Your objective:
Pull out every row below word for word, leaving out the pictures.

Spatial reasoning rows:

=======

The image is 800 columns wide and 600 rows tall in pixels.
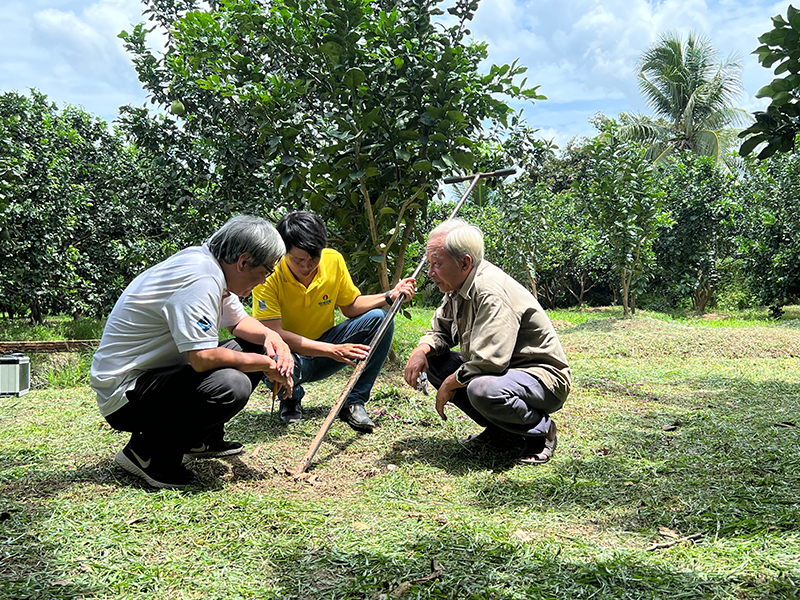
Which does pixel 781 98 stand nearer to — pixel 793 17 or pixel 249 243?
pixel 793 17

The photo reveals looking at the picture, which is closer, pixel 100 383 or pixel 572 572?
pixel 572 572

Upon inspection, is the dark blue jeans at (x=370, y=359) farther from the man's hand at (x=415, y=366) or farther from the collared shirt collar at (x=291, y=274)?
the man's hand at (x=415, y=366)

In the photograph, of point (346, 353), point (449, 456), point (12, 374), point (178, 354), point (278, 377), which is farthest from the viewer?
point (12, 374)

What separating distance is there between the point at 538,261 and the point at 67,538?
12952mm

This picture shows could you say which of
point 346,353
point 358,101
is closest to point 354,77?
point 358,101

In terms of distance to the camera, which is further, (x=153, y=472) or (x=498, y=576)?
(x=153, y=472)

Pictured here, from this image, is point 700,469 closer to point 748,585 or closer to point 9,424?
point 748,585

=======

Solution to this exercise:
The image is 800 columns wide and 600 rows tall in pixels.
Which does pixel 781 98 stand nearer to — pixel 793 17 or pixel 249 243?
pixel 793 17

The photo reveals looking at the picture, which is closer, pixel 100 383 or pixel 572 572?
pixel 572 572

Upon inspection, is the dark blue jeans at (x=370, y=359) farther from the man's hand at (x=415, y=366) or farther from the collared shirt collar at (x=291, y=274)?
the man's hand at (x=415, y=366)

In the photograph, of point (346, 353), point (449, 456), point (12, 374), point (178, 354), point (278, 377), which is farthest from the viewer?
point (12, 374)

What separating distance is there between the point at 538,261 and the point at 67,538?
12952mm

This picture shows could you say which of
point 346,353
point 358,101
is closest to point 354,77?
point 358,101

In terms of distance to the camera, which is further, (x=153, y=472) or (x=498, y=576)?
(x=153, y=472)

Pictured here, from this image, is point 700,469 closer to point 748,585 or closer to point 9,424?
point 748,585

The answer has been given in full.